■ TASK A:
Restate the paragraph of the spark and Babel function text that begins "When we consider a single dictionary" in one shorter sentence, keeping its facts.
■ TASK B:
Summarize the spark and Babel function text in two sentences.
■ TASK C:
Proceed with the text on spark and the Babel function, picking up right after its last sentence.

■ TEXT SECTION:
Thus, there are a maximum of $| Λ | - 1$ nonzero entries in the row.
$Λ$ is smallest when $| Λ | = spark (D)$ .
For such a $Λ$ , there exists a row in $G$ such that the sum of $spark (D) - 1$ off diagonal entries in the row exceeds 1.
Let $n$ denote the minimum number of off diagonal elements on a row or a column of $G$ such that the sum of their magnitudes exceeds one.
Clearly

$spark (D) - 1 \geq n .$
It is easy to see that

$n \geq 2 μ_{1 / 2} (G)$

i.e. minimum number of off diagonal elements summing up to 1 or more is at least twice the minimum number of off diagonal elements summing up to $\frac{1}{2}$ or more on any row (or column due to Hermitian property).
Thus

$spark (D) - 1 \geq 2 μ_{1 / 2} (G) .$
Rewriting, we get

$spark (D) \geq 2 μ_{1 / 2} (G) + 1.$

18.9.3. Babel function#

In this subsection, we provide a more general development of Babel function for a pair of dictionaries.

When we consider a single dictionary, we will use $D$ as the dictionary.
When considering a pair of dictionaries of equal size, we would typically label them as $Φ$ and $Ψ$ with both $Φ, Ψ \in C^{N \times D}$ .

(Extracted data entries)
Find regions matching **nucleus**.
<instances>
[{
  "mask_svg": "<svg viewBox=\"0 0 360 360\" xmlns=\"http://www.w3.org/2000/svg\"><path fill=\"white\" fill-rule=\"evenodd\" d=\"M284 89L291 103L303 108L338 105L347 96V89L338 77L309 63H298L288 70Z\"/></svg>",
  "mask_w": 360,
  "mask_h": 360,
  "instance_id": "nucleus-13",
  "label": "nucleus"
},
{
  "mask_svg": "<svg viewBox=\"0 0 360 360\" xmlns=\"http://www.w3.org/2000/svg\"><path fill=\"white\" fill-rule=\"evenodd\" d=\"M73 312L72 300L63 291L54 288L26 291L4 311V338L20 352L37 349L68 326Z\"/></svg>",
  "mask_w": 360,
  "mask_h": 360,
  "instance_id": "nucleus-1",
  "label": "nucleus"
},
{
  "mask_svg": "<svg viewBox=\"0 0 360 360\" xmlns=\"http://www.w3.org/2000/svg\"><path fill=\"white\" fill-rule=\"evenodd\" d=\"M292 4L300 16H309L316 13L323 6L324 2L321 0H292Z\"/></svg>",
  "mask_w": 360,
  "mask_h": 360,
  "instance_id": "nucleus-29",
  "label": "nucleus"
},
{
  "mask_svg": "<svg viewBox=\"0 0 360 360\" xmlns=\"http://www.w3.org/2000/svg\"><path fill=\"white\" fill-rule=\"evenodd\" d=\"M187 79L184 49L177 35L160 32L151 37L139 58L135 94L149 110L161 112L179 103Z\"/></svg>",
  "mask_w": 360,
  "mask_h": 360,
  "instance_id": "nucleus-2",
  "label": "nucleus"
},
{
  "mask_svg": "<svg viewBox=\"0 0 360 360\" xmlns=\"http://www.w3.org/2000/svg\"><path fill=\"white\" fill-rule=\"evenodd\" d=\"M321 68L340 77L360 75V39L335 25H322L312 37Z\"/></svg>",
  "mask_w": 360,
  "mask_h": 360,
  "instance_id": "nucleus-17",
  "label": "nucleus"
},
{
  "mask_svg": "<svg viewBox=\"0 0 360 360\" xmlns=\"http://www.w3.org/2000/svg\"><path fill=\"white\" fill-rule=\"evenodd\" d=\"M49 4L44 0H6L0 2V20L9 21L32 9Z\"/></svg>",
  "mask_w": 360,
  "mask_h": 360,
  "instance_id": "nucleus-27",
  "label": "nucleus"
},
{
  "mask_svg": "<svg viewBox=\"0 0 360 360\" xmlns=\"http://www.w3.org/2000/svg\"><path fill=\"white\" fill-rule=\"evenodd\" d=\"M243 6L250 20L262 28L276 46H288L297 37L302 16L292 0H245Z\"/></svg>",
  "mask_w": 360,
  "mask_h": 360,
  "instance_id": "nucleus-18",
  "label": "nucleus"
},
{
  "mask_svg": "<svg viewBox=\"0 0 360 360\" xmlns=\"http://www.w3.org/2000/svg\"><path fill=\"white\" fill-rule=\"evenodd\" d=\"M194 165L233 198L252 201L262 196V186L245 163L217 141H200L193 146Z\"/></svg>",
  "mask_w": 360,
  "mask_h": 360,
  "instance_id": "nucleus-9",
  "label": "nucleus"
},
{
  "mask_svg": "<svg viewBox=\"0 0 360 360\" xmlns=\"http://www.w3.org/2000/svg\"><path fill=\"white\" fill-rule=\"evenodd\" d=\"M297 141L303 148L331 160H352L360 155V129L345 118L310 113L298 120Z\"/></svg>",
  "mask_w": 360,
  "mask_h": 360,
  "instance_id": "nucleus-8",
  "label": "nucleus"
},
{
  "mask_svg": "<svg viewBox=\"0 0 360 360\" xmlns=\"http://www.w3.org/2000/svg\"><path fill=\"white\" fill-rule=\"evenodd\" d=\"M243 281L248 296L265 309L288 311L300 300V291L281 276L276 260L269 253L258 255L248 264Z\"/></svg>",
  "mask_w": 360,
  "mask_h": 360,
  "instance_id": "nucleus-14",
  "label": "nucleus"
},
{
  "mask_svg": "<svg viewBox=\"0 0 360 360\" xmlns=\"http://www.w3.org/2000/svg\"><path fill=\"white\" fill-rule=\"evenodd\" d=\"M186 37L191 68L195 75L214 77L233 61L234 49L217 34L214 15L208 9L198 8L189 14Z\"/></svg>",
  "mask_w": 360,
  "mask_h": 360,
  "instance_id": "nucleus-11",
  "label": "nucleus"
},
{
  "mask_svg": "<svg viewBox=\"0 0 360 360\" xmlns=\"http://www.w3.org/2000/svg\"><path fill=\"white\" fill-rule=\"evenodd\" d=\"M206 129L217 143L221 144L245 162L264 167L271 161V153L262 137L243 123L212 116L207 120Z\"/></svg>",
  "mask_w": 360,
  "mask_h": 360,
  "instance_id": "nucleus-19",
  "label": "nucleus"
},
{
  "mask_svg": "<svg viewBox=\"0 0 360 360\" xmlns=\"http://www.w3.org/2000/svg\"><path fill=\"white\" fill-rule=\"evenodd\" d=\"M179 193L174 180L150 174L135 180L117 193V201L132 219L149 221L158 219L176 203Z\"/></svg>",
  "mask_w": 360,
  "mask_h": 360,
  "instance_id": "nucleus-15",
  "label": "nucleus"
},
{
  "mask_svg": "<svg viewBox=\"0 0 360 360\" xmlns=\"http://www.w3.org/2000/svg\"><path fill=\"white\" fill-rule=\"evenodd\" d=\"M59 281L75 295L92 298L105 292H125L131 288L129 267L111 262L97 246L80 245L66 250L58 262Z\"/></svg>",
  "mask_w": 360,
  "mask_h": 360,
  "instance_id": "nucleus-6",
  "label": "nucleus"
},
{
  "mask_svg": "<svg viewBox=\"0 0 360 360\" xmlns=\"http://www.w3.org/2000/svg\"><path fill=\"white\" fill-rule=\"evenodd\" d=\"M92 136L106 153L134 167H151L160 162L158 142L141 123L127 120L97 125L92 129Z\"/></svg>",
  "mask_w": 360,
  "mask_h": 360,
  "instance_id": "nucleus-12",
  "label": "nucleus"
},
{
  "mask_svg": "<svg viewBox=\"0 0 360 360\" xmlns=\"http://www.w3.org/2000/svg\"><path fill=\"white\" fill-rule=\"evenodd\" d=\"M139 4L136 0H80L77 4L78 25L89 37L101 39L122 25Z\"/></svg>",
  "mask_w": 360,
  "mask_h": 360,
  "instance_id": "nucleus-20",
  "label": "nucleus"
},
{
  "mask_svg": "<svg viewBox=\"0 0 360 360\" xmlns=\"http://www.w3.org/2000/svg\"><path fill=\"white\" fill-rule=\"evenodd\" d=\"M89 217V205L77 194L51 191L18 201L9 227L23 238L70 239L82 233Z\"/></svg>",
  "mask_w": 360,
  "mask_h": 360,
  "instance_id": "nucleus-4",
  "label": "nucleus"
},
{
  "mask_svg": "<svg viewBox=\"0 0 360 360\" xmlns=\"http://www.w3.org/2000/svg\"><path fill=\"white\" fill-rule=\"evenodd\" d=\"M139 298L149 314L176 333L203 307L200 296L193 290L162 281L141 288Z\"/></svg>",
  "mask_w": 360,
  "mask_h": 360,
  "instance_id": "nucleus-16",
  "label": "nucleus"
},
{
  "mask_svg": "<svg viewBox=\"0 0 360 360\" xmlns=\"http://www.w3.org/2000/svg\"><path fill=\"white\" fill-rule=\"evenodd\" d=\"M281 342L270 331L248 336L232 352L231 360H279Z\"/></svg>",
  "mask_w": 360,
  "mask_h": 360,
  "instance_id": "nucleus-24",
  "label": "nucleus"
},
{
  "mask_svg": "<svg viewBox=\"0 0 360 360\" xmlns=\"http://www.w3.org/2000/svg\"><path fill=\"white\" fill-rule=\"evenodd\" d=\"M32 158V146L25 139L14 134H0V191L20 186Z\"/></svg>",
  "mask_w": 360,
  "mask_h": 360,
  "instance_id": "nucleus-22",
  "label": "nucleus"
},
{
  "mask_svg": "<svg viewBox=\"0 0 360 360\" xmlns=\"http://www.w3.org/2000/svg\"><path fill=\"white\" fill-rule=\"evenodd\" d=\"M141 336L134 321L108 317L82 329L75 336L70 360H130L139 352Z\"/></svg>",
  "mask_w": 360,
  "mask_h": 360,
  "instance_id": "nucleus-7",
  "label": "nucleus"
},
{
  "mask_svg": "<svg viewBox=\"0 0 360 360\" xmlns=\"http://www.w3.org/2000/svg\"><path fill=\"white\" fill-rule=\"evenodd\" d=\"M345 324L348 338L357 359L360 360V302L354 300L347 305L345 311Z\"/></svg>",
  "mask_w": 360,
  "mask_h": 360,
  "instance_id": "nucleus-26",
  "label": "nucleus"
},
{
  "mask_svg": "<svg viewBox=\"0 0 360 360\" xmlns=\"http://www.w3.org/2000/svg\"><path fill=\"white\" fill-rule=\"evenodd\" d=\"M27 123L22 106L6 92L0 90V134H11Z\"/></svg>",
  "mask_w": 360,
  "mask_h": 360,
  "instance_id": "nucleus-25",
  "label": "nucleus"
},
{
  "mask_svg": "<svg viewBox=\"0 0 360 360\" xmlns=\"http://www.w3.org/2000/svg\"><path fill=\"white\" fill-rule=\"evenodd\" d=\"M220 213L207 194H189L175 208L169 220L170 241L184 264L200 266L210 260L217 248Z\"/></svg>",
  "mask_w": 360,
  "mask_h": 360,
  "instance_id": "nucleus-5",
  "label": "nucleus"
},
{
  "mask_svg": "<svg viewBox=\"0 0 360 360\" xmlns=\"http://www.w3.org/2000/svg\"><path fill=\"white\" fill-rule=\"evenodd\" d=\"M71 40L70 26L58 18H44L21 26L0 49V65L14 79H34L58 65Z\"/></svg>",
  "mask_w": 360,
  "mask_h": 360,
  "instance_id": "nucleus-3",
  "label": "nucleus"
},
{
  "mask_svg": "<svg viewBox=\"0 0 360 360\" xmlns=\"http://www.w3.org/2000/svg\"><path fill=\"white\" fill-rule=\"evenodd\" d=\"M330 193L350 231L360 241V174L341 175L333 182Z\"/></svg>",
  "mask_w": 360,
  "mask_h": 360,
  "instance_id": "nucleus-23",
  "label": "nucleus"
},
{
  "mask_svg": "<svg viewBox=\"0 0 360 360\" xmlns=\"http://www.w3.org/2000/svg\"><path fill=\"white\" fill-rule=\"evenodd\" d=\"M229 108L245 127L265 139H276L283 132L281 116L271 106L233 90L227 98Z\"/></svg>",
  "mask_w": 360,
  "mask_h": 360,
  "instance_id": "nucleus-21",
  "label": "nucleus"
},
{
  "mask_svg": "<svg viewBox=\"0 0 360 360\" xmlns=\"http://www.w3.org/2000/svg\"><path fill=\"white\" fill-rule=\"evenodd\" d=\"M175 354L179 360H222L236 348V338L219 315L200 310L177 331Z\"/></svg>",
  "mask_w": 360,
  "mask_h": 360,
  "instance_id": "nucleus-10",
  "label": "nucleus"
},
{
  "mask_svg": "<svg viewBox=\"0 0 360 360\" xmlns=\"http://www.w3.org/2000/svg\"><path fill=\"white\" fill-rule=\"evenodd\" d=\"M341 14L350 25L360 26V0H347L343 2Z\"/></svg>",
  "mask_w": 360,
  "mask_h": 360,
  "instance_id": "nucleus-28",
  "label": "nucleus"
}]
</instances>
* * *
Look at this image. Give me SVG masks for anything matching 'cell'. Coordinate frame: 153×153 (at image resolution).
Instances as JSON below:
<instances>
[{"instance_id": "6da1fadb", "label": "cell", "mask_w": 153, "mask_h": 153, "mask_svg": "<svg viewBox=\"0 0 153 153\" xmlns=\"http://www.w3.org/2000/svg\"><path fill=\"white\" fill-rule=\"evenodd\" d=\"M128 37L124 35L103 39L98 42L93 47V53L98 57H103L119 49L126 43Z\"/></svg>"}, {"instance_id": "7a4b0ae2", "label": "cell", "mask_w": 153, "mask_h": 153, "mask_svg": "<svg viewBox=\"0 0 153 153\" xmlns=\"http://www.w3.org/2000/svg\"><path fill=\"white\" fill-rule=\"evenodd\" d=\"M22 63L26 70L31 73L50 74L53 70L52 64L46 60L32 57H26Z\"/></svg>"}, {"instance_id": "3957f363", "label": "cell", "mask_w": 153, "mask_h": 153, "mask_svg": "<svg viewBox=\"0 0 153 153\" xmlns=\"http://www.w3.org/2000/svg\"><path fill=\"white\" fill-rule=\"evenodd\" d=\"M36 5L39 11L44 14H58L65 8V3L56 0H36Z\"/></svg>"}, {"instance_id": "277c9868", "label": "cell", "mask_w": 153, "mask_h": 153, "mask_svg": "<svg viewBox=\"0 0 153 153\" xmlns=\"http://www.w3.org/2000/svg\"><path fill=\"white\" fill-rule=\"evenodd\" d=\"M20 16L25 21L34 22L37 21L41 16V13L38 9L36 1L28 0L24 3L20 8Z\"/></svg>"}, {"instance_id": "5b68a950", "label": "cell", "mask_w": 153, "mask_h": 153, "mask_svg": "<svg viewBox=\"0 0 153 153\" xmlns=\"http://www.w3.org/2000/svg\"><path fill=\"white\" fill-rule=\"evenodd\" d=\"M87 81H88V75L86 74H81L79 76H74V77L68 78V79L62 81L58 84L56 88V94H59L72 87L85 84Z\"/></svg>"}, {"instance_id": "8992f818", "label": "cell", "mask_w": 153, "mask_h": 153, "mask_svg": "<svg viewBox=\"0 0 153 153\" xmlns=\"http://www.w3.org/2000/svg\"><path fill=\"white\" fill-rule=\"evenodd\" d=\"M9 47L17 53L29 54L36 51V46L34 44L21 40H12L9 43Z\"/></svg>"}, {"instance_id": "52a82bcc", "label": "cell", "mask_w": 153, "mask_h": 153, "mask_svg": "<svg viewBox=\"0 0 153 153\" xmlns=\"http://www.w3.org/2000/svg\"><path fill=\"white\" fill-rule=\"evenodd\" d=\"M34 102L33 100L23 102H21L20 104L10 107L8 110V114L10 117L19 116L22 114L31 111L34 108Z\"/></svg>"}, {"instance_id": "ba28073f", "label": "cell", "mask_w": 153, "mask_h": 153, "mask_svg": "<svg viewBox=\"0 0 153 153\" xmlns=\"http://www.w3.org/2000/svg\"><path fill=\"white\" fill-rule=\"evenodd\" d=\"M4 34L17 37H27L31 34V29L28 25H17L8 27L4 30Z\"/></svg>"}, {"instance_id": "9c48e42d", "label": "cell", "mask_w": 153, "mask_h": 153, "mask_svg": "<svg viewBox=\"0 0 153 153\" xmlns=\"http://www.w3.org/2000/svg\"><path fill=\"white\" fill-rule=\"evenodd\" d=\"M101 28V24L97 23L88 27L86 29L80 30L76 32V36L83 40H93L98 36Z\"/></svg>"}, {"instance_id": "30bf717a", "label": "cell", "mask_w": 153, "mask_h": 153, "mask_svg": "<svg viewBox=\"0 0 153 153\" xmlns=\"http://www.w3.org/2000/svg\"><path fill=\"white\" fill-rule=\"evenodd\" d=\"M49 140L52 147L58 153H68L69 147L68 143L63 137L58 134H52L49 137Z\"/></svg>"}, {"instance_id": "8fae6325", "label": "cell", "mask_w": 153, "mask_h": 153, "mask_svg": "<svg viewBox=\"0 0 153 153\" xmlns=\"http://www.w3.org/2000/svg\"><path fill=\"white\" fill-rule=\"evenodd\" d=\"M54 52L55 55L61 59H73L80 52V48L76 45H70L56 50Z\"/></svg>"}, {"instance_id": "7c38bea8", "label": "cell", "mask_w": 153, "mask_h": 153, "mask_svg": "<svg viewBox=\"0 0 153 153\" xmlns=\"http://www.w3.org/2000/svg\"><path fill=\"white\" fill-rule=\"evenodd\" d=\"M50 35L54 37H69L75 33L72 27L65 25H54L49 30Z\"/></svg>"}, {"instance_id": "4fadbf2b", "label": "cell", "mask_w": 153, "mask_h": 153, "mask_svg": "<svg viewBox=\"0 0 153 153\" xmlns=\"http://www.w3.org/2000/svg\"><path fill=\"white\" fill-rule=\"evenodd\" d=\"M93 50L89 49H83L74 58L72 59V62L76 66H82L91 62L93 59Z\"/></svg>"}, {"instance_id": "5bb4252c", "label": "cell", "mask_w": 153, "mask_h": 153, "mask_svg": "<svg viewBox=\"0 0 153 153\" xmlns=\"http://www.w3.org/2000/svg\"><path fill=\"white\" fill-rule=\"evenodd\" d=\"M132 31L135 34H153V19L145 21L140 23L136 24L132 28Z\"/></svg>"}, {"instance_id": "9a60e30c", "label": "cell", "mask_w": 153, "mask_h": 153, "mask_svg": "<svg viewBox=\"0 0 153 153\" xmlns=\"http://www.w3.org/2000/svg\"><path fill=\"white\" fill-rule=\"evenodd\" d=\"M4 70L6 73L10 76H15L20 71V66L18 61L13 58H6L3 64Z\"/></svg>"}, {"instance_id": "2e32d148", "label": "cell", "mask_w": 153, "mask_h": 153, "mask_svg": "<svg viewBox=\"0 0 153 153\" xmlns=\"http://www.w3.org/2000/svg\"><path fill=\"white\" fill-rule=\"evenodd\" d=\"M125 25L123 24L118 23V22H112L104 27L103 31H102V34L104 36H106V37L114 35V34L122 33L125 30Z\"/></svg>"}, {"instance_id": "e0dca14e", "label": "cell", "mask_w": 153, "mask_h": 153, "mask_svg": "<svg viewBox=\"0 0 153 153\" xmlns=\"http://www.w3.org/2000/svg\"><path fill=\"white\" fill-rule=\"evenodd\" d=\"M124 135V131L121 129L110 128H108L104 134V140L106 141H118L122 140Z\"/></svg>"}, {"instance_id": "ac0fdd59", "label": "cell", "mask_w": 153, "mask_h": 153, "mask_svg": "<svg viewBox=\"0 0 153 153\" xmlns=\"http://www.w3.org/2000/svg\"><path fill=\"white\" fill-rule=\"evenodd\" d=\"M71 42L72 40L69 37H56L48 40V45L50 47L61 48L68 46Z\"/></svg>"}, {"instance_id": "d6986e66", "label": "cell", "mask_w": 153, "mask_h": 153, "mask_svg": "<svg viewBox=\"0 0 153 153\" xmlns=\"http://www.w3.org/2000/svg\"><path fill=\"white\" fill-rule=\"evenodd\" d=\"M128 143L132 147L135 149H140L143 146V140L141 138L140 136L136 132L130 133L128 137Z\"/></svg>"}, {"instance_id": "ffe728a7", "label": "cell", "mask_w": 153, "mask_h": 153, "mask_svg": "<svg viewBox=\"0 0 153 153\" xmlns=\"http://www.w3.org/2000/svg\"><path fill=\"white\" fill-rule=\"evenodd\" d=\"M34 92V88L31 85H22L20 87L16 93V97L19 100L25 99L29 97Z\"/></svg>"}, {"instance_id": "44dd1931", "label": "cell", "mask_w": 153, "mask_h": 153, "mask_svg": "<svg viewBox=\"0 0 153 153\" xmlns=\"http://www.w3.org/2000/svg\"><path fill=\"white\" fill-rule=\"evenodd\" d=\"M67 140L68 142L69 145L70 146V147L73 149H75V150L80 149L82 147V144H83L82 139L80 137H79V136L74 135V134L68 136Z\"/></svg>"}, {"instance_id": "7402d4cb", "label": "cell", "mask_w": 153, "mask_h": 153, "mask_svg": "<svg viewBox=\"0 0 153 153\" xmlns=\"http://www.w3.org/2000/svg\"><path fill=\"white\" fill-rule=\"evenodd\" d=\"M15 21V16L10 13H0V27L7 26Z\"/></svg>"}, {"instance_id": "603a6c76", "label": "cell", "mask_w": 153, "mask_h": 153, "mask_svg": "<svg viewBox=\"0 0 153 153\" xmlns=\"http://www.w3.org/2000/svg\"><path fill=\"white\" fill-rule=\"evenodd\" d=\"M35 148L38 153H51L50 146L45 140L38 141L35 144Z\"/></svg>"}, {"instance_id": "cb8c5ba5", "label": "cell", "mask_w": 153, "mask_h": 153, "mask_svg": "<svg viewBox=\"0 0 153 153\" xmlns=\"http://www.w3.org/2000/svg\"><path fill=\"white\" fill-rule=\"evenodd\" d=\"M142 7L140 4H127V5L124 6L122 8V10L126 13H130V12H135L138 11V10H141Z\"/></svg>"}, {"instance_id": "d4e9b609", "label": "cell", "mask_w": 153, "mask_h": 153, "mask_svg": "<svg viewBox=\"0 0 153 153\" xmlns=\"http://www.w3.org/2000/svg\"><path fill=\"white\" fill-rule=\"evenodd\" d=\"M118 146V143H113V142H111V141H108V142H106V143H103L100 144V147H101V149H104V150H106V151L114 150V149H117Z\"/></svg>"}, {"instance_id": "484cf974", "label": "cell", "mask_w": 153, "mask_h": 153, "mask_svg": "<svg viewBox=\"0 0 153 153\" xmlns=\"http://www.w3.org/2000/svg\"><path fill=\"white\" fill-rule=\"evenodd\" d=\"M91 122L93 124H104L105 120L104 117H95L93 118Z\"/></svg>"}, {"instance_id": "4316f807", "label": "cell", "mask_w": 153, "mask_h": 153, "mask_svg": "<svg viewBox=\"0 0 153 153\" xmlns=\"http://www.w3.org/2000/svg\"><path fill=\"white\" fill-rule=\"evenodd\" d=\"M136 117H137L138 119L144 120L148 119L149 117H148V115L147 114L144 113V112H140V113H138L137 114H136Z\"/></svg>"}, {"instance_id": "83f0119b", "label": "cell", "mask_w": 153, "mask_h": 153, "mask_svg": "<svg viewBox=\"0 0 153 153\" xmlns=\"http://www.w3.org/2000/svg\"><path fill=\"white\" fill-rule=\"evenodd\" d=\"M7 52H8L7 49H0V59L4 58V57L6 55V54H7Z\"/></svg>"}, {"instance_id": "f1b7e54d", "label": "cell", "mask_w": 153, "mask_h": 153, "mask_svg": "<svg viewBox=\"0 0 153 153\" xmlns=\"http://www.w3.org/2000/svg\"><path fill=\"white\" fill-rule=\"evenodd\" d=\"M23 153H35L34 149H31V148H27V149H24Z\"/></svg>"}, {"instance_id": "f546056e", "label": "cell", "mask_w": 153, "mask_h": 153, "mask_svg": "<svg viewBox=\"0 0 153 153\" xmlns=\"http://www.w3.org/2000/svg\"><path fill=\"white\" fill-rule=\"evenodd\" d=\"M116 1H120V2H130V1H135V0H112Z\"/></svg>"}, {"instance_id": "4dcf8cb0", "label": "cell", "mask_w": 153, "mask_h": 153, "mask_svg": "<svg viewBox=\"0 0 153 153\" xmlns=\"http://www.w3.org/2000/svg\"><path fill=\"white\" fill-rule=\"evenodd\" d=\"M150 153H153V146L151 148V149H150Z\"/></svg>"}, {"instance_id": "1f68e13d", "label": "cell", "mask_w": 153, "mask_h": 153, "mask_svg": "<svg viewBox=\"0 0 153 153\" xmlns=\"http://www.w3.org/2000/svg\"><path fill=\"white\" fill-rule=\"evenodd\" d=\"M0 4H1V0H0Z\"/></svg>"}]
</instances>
...
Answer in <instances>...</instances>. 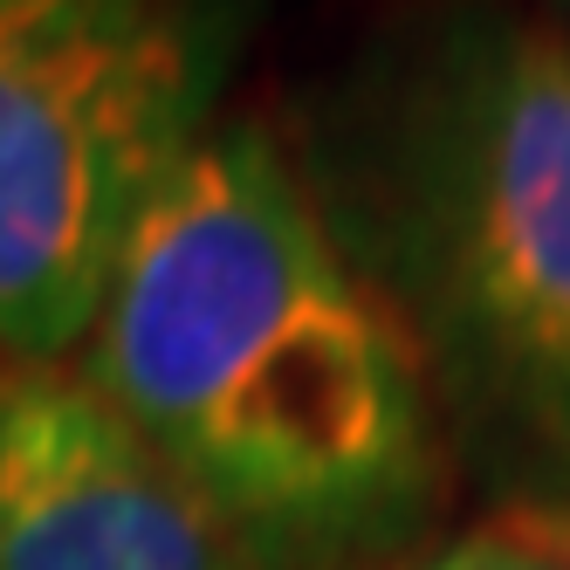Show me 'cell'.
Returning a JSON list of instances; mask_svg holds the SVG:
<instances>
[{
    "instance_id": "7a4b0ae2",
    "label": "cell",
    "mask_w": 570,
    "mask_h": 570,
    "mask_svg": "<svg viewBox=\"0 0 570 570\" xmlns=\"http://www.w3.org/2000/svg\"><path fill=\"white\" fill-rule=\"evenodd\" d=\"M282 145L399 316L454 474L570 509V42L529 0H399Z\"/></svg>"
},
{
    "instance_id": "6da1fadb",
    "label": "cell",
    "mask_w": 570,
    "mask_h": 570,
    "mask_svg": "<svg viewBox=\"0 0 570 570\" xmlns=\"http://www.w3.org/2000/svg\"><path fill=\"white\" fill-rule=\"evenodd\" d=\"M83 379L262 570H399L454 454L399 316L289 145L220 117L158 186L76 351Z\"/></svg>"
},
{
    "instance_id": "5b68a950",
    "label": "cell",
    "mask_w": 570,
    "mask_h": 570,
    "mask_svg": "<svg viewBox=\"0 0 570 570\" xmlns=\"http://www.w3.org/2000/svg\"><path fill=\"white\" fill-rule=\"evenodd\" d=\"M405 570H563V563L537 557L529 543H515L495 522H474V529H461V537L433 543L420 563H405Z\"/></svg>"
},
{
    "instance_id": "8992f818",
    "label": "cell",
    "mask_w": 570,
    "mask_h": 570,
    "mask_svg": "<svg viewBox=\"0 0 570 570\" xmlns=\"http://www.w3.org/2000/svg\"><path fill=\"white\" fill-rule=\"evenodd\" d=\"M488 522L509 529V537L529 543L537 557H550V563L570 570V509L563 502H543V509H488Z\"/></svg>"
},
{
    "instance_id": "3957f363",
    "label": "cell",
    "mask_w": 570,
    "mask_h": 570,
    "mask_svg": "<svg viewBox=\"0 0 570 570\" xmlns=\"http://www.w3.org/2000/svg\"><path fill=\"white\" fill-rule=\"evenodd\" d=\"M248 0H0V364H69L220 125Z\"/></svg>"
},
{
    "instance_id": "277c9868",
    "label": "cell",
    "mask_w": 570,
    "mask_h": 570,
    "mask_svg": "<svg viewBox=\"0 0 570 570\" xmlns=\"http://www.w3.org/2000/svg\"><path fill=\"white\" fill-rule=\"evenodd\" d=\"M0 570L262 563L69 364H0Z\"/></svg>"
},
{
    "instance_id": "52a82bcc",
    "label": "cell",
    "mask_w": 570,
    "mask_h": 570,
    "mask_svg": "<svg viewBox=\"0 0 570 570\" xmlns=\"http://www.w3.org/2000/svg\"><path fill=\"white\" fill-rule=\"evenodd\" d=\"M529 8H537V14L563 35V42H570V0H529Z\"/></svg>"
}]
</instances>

■ ANSWER A:
A single dictionary is written as $D$, and a pair of equal-size dictionaries is usually labeled $Φ$ and $Ψ$, with both $Φ, Ψ \in C^{N \times D}$.

■ ANSWER B:
The text shows that $spark (D) - 1 \geq n$, where $n$ is the minimum number of off diagonal elements on a row or column of $G$ whose magnitudes sum past one, and that $n \geq 2 μ_{1 / 2} (G)$, which gives $spark (D) \geq 2 μ_{1 / 2} (G) + 1$. It then opens a subsection on the Babel function for a pair of dictionaries, using $D$ for a single dictionary and $Φ$ and $Ψ$ for a pair of equal size.

■ ANSWER C:
We will assume that the dictionaries are full rank as they span the signal space $C^{N}$ .
Why a pair of dictionaries?
1. We consider $Φ$ as a modeling dictionary from which the sparse signals
  
  $x \approx Φ a$
  
  are built.
2. $Ψ$ on the other hand is the sensing dictionary which will be used to compute correlations with the signal $x$ and try to estimate the approximation $a$ .
3. Ideally, $Φ$ and $Ψ$ should be same.
4. But in real life, we may not know $Φ$ correctly.
5. Hence, $Ψ$ would be a dictionary slightly different from $Φ$ .

18.9.4. p-Babel Function#

See [43] for reference.

Definition 18.34 ( $p$ -Babel function over $Λ$ )

Consider an index set $Λ \subset {1, \dots, D}$ indexing a subset of atoms in $Φ$ and $Ψ$ . The $p$ -Babel function over $Λ$ is defined as

(18.60)#

μ_{p} (Φ, Ψ, Λ) ≜ sup_{l \notin Λ} {(\sum_{j \in Λ} | ⟨ ϕ_{j}, ψ_{l} ⟩ |^{p})}^{\frac{1}{p}} .

What is going on here?

Consider the row vector

$v^{l} = ψ_{l}^{H} Φ_{Λ} .$
This vector contains inner products of modeling atoms in $Φ$ indexed by $Λ$ with the sensing atom $ψ_{l}$ .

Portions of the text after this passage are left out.